* [PASSAGE SHOWN]
Bottom Line: As part of its ambitious strategy to evolve into a leading global power by 2050, China has spent considerable resources upgrading its naval capabilities. Through such undertakings, China has significantly enhanced its force projection in East Asia, where it has staked claim to disputed islands and waters as a means of expanding its sovereignty and procuring additional resources. China’s emphasis on upgrading its navy represents a worrying trend for the U.S. and its regional allies, as it threatens their territorial integrity and may ultimately enable China to challenge U.S. naval supremacy in the region.
Background: Since the mid-1990s, China has vastly upgraded its navy by undertaking across-the-board naval modernization. That includes the development of high-tech ships, advanced anti-ship ballistic and cruise missiles, unmanned vehicles and enhanced surveillance and reconnaissance systems.

* [DATASET SECTION]
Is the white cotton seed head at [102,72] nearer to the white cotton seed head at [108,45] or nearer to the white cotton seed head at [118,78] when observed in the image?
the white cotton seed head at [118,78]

* [JOB 1] Translate this sentence from the passage on China's navy into Spanish: "Since the mid-1990s, China has vastly upgraded its navy by undertaking across-the-board naval modernization."
* [JOB 2] In the passage on China's navy, reproduce the text between "Background: Since the" and "and reconnaissance systems.", inclusive, swapping "navy" for "fleet".
* [JOB 3] Summarize the passage on China's navy in two sentences.
The material can be set aside here.

* [EXERCISE OUTPUT 1] Desde mediados de la década de 1990, China ha mejorado enormemente su armada al emprender una modernización naval de amplio alcance.

* [EXERCISE OUTPUT 2]
Background: Since the mid-1990s, China has vastly upgraded its fleet by undertaking across-the-board naval modernization. That includes the development of high-tech ships, advanced anti-ship ballistic and cruise missiles, unmanned vehicles and enhanced surveillance and reconnaissance systems.

* [EXERCISE OUTPUT 3] To become a leading global power by 2050, China has spent considerable resources upgrading its navy, which has strengthened its force projection in East Asia, where it claims disputed islands and waters. China has pursued broad naval modernization since the mid-1990s, and this worries the U.S. and its regional allies because it threatens their territorial integrity and may let China challenge U.S. naval supremacy in the region.